What do you seek from The Magic Flute? Truth? Enlightenment? Birdcatcher Papageno confesses he’s not really looking for wisdom. Sleep, food, drink – and possibly a wife – is all he’s after. I suspect the majority of the audience is with him. In Thomas Guthrie’s revival of Sir David McVicar’s sober 2003 production of Mozart’s Singspiel, it was the pantomime elements of the show which registered strongly, while the Masonic claptrap – “without a man, a woman cannot fulfil her destiny” – resonated a good deal less, greeted instead with nervous chuckles.

Women have no place pursuing knowledge in Sarastro’s patriarchal court. The Queen of the Night is an outsider, representing darkness and evil, Sarastro is the sun and Enlightenment. In the Speaker’s study, a little boy observes an orrery in action while a girl busies herself with needlepoint. Pamina has been abducted from her mother for her own good, her destiny being life with Tamino. It’s just a shame nobody ever decides to fill her in on these crucial details. While her prince is never more than a passive cardboard cutout, dutifully facing his trials for entry into the brotherhood armed with only a flute and a garrulous sidekick, Pamina is flesh and blood, challenging the norms on her quest for truth. Her journey is the greatest of the whole evening.

John Macfarlane’s splendid sets enable us to move swiftly from the murk of the Queen of the Night’s dominions to the marble temple of Enlightenment, from crescent moon to giant sun. Paule Constable bathes the final hymn of praise in radiant sunlight. The coiling serpent threatening Tamino is deftly manipulated by puppeteers, while masks serve for the warthogs, vultures and tigers entranced by his music-making. In the pit, Julia Jones’ well-paced reading of Mozart’s score found just the right balance between weight and period punch.

The Royal Opera often uses Flute to offer House debuts and there are four in the first of this double cast run – Tamino, Sarastro, the Queen of the Night and Papagena – yet it was the Papageno who stole the show. Roderick Williams’ birdcatcher is familiar from his appearances in Nicholas Hytner’s much-loved (and much-missed) ENO production – a real charmer whose final appeal to the ladies in the audience before threatening to hang himself once elicited a marriage proposal from the Coliseum’s upper circle! He’s just as lovable here, an Everyman who shares our flaws and our frustrations. Williams’ warm baritone is a perfect fit for the role, though it’s a shame he is upstaged in both his arias, first by a puppet hen, then by Harry Nicoll’s Priest, whose feet are enslaved to the jingle of Papageno’s magic bells in “Ein Mädchen oder Weibchen”. Williams was at his finest, though, with Siobhan Stagg’s plucky Pamina in “Bei Männern, welche Liebe fühlen” – essentially a love duet sung by people not in love with each other but with the very idea of love itself. Williams and Stagg sang with great tenderness and simplicity.
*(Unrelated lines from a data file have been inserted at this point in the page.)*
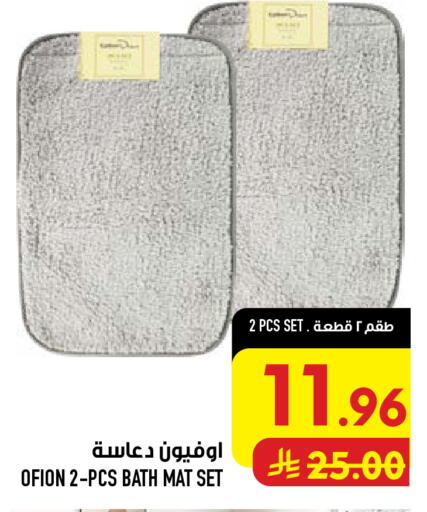 available at أبراج هايبر ماركت in مملكة العربية السعودية, السعودية, سعودية - مكة المكرمة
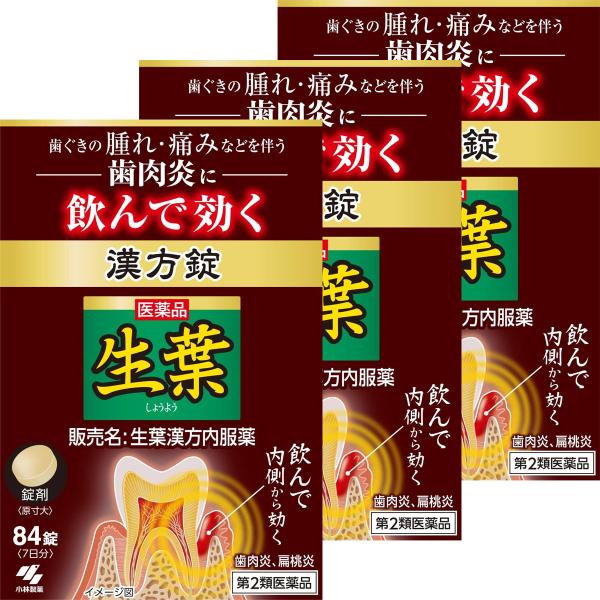 【第2類医薬品】生葉漢方薬 84錠×3個セット メール便送料無料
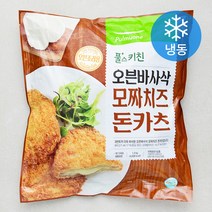 풀무원 풀스키친 오븐바사삭 모짜치즈 돈카츠 (냉동), 1.2kg, 1개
Aside from a slight wobble in Pamina’s “Ach, ich fühl's”, Stagg, a company member at Deutsche Oper Berlin, sang beautifully, with poise and a notable darkness of tone. Her Tamino, Mauro Peter, had a slightly grainy quality to his tenor but sang with supple phrasing and easy top notes. For stratospheric top notes, however, Sabine Devieilhe’s Queen of the Night was superb value. Another debutant (long overdue), she provided all the vocal fireworks required, her top Fs in “Der Hölle Rache” detonated with crystalline precision. Mika Kares’ smooth bass gave Sarastro gravitas while, at the opposite end of the decorum spectrum, Christina Gansch’s feisty Papagena was more than a match for her birdcatcher. The three Ladies did not always blend perfectly, with the occasional spot of awkward intonation. Peter Bronder’s creepy Monostatos played up the comedy well, blustering well, accompanied by his twinkle-toed periwigged entourage.

Whether it’s Enlightenment or knockabout comedy you’re after, this spirited revival is a real audience-pleaser.